P.D. James and Commander Dagliesh (My Rating: 5+)
Highly superior and thoughtful entertainment with a poet detective
Between 1962 and 2008, P.D. James wrote 16 novels with some appearance of DCI, and later Commander*, Adam Dalgliesh (this includes two with private investigator Cordelia Gray as the main character). “Baroness James of Holland Park” is for my money the best of the British detective writers since Arthur Conan Doyle. I first came across her Dalgliesh in the PBS Mystery series during the 1980’s when hosted by the magnificent Vincent Price and Diana Rigg.
Wikipedia describes Adam Dalgliesh as “an intensely cerebral and private person.” He thinks more than he says and leaves empty spaces that other might fill with babble. (Witnesses and suspects often tell him more than they meant to though they also seek to keep secrets that would be useful for the police to know.) Dalgliesh, also a published poet, admits – to himself at least – that he derives poetic insight from the persons he meets during his investigations. He usually heads a team with two more junior but quite capable detectives, all working out of Scotland Yard. In the latter stories, when he has risen to the rank of commander, he often must also answer to political and bureaucratic demands.

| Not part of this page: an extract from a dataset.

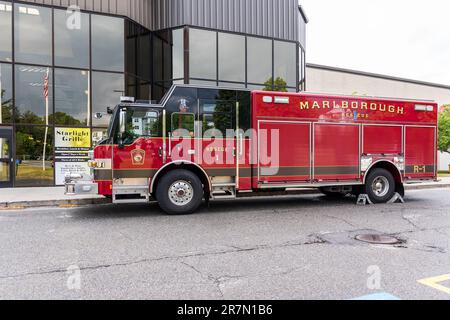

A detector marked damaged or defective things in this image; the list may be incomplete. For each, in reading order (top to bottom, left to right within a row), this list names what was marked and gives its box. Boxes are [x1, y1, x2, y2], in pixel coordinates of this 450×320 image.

pavement patch [420, 276, 450, 296]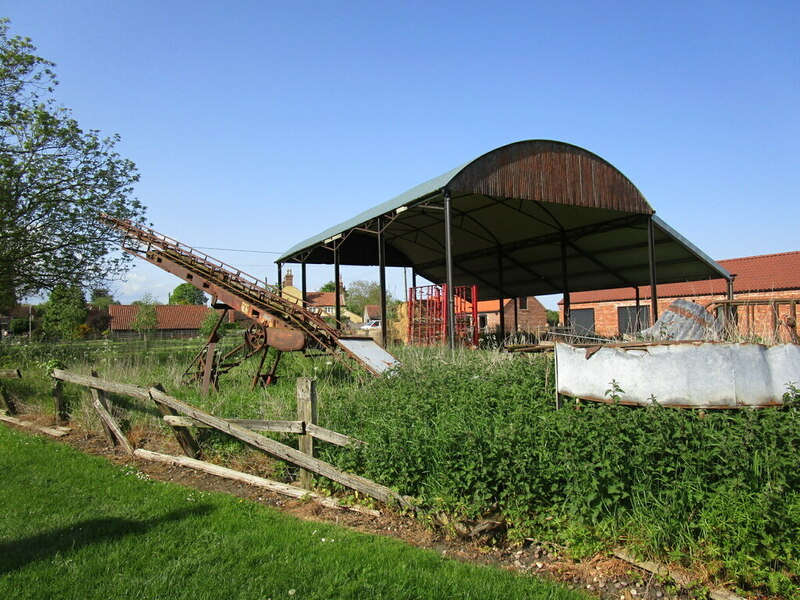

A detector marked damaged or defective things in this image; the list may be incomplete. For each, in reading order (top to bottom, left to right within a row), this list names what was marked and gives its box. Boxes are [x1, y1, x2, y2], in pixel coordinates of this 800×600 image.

rusty conveyor belt [101, 216, 400, 376]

James writes long books filled with detail. She usually begins not with the murder but by telling us about the victim – we know who will die at the outset – and all those who might have reason to kill him or her. We end up with some degree of sympathy for the victim and for the person who will, by the end of the book, turn out to be the killer. James also provides minute descriptions of not only the people and their appearance but every building and room anyone ever enters. At first, I found this a bit overdone. But I came to find the experience of being so immersed quite comforting. We learn a bit about English customs – they drink lots of tea though Dalgliesh and team prefer being fueled by coffee – as well as the interiors, furniture, artworks and architecture of any room or building anyone enters.
Twelve of the Dalgliesh novels were made into TV series with Roy Marsden playing the lead role in the first ten and Martin Shaw in two. While I liked Shaw in the excellent Inspector George Gently, Marsden is for me the definitive Dalgliesh. He conveys perfectly the version in the books, self-contained, attentive, laconic and yet compassionate. The supporting actors are often familiar faces for anyone who has watched lots of British TV and always perfect in their roles. The TV versions do justice to the books while simply showing the bits that James describes in detail. Highly superior and thoughtful entertainment doing justice to her works.
A new Acorn TV version – Dalgliesh – began in 2021. I’ve watched a few. They condense, rearrange, add unnecessary melodrama and flatten the characterizations. Dalgliesh comes off more melancholy than quietly reserved and observant. If you like P.D. James and you’ve run out of other things, maybe worth a try.
* UK police ranks range from constable to commander, going though sergeant, inspector, chief inspector, superintendent, chief superintendent and commander. Chief constables and commissioners fit somewhere in here. I make the “commander” to be equivalent to the military rank of colonel.